Small data pipeline project to stream tweets relating to three selected German politicians, analyze their underlying sentiments and display results as scores in a Streamlit front-end. For final output see https://tweetrace.herokuapp.com/
- Twitter credentials to access API - see https://developer.twitter.com/en/apply-for-access
- Access to a PostgreSQL database (e.g. on AWS or locally hosted)
- tweepy - to access the Twitter API -
pip install tweepy - sqlalchemy - to access the SQL database -
pip install sqlalchemy - pandas - for data wrangling -
pip install pandas - transformers - to load BERT model for sentiment analysis -
pip install transformers - torch - to use BERT model for predictions - see https://pytorch.org/
- streamlit - to create the front-end -
pip install streamlit - matplotlib - to use for data visualization -
pip install matplotlib - plotly - to use for interactive data visualization -
pip install plotly
These files contain the connection details to access the Twitter API and the PostgreSQL database
Connects to the Twitter API and creates a Stream object to filter tweets in realtime. The filtered tweets are stored in a temporary table in the database. Retweets are ignored.
The stream.filter method of the Stream object can be adjusted, e.g. to track a different set of words, names etc. or filter tweets in a different language than German.
See Tweepy documentation for further information on parameters https://docs.tweepy.org/en/latest/stream.html
Loads a fine-tuned BERT model to process tweets and derive their underlying sentiments. Returns +1 for as positive, -1 for a negative and 0 for a neutral sentiment.

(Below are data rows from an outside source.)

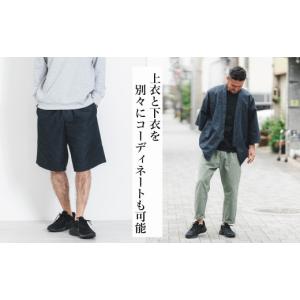 ふるさと納税 服 愛知県 蒲郡市 G0674 ...の詳細画像5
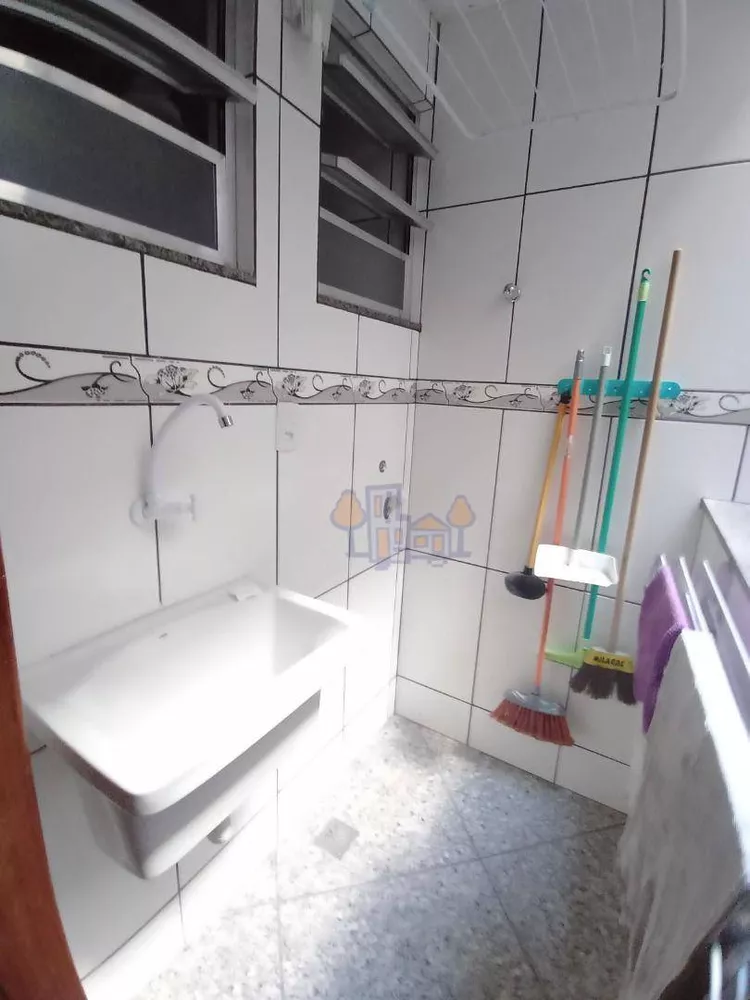 Apartamento, 3 quartos, 90 m² - Foto 17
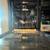 KitchenAid Stainless Steel Kitchen Appliance Package - Excellent Condition 6 thumbnail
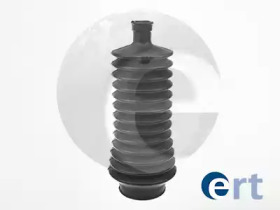 Рулевое управления ERT для RENAULT KANGOO (KC0/1_) 1.4 (KC0C, KC0H, KC0B, KC0M)
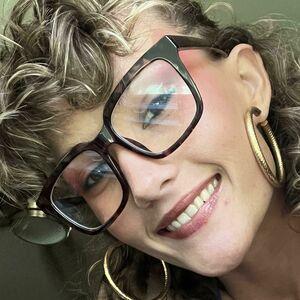 Profile photo of Ahanu Reed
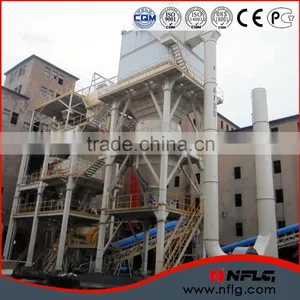 V7 Dry-type Sand Making Equipment thumbnail-4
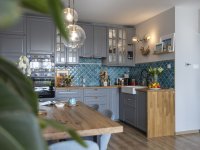 Eladó téglalakás, Székesfehérvárott 82.9 M Ft, 2 szobás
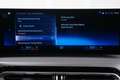 BMW 318 d // Standheizung // Head up Display // Schwarz - thumbnail 13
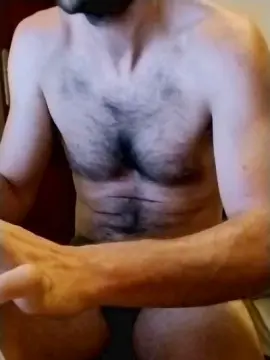 Cam4 Live Sex Cam of nadador_alto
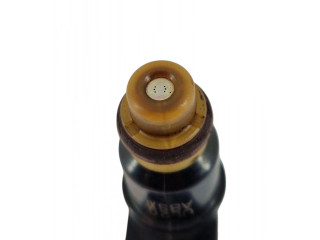 Vstřikovač UL20 Honda Civic R18A2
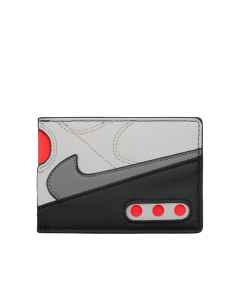 NIKE ICON AM90 CARD WALLET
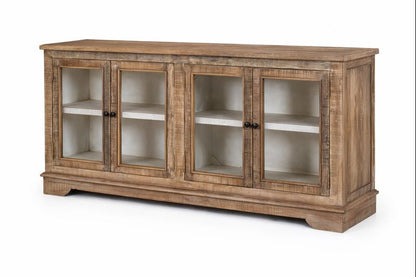 HLHF Jenna Sideboard New Arrivals, Sideboards & Buffets Furniture Store Burlington Ontario Near Me 
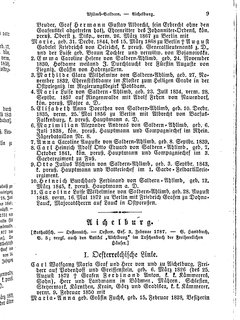 Gothaisches_Genealogisches_Taschenbuch_der_Graeflichen_Haeuser_1879.djvu # 29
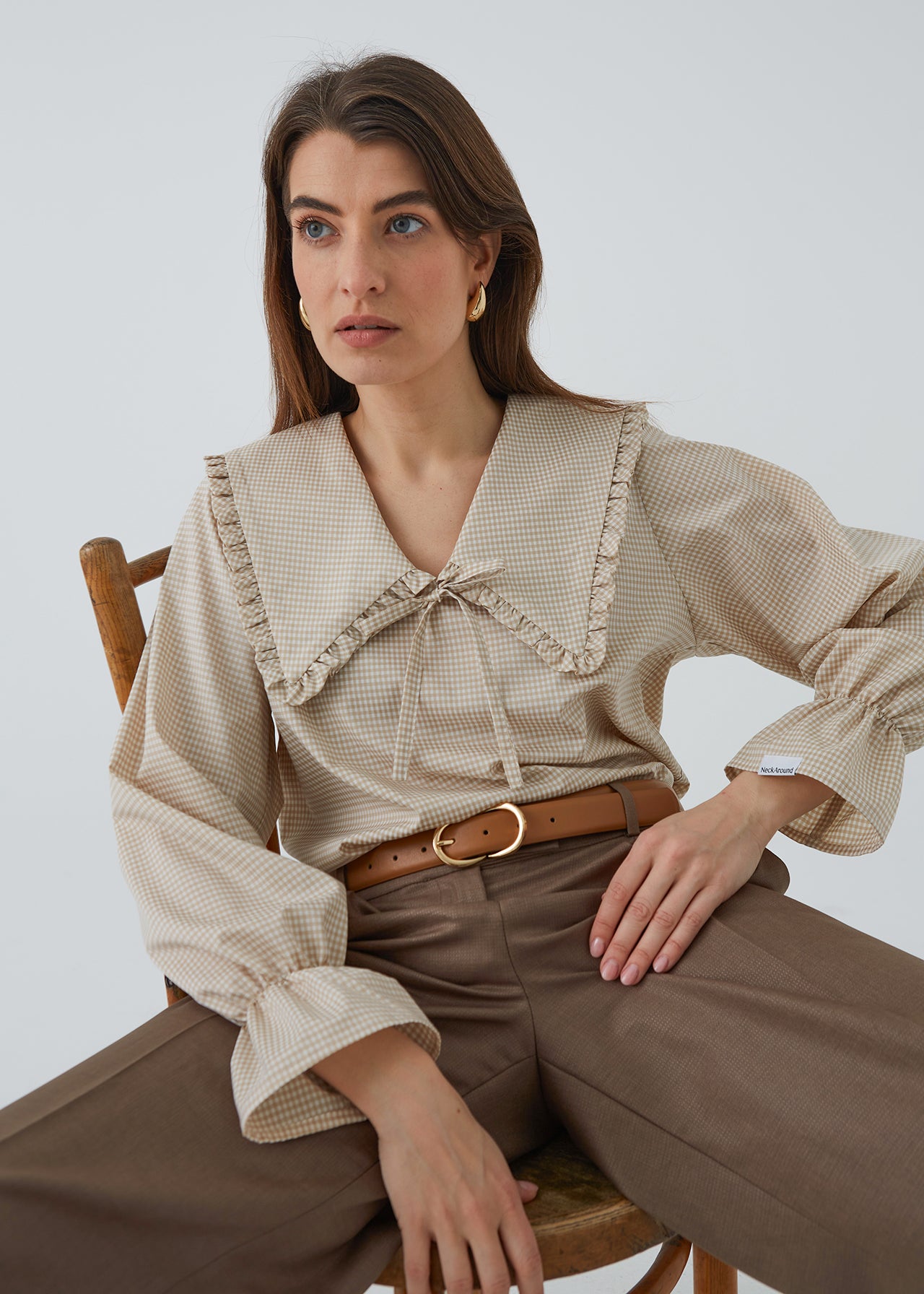 ROMANTIŠKA PALAIDINĖ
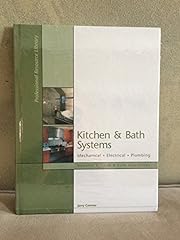 Kitchen bath systems for sale  Delivered anywhere in USA 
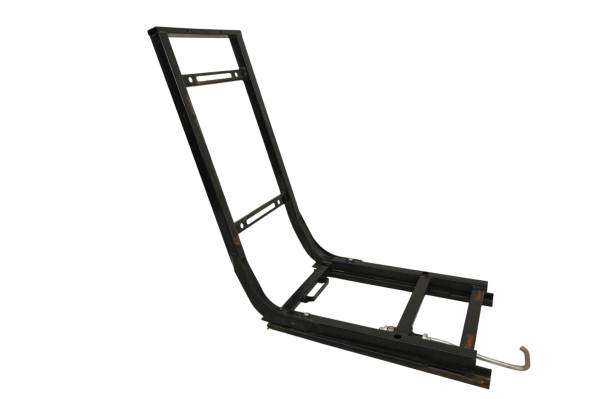 Kawasaki - 24 Kawasaki Teryx KRX 1000 Seat Frame KRF1000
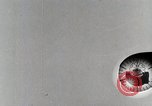 Standbild Deutsche HS-117 missile Test gefeuert Peenemunde Deutschland, 1944, aus Sekunde 41 historischem Filmmaterial Videoclip 65675024314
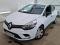 preview Renault Clio #0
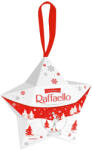 Raffaello praliné desszert csillag alakú dobozban T4 - 40 g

The model is based on a already fine-tuned BERT model from the Transformers Library (https://huggingface.co/oliverguhr/german-sentiment-bert) that was further trained with labeled tweets and is saved locally. To enable the code to work without the local copy the path to the locally saved model was replaced by the path to the original model from the Transformers Library.
The processed tweets are stored with their respective score in a different table of the database. Afterwards the raw tweets are deleted from the temporary table.
Calculates the daily mean of the sentiment score and the daily count of collected tweets per politician name. The results are displayed in an interactive Plotly graph. Configures a Streamlit front-end and embeds the Plotly graph as well as text for Explanation and References.
In order to run the Streamlit front-end enter streamlit run streamlit_app.py in the terminal.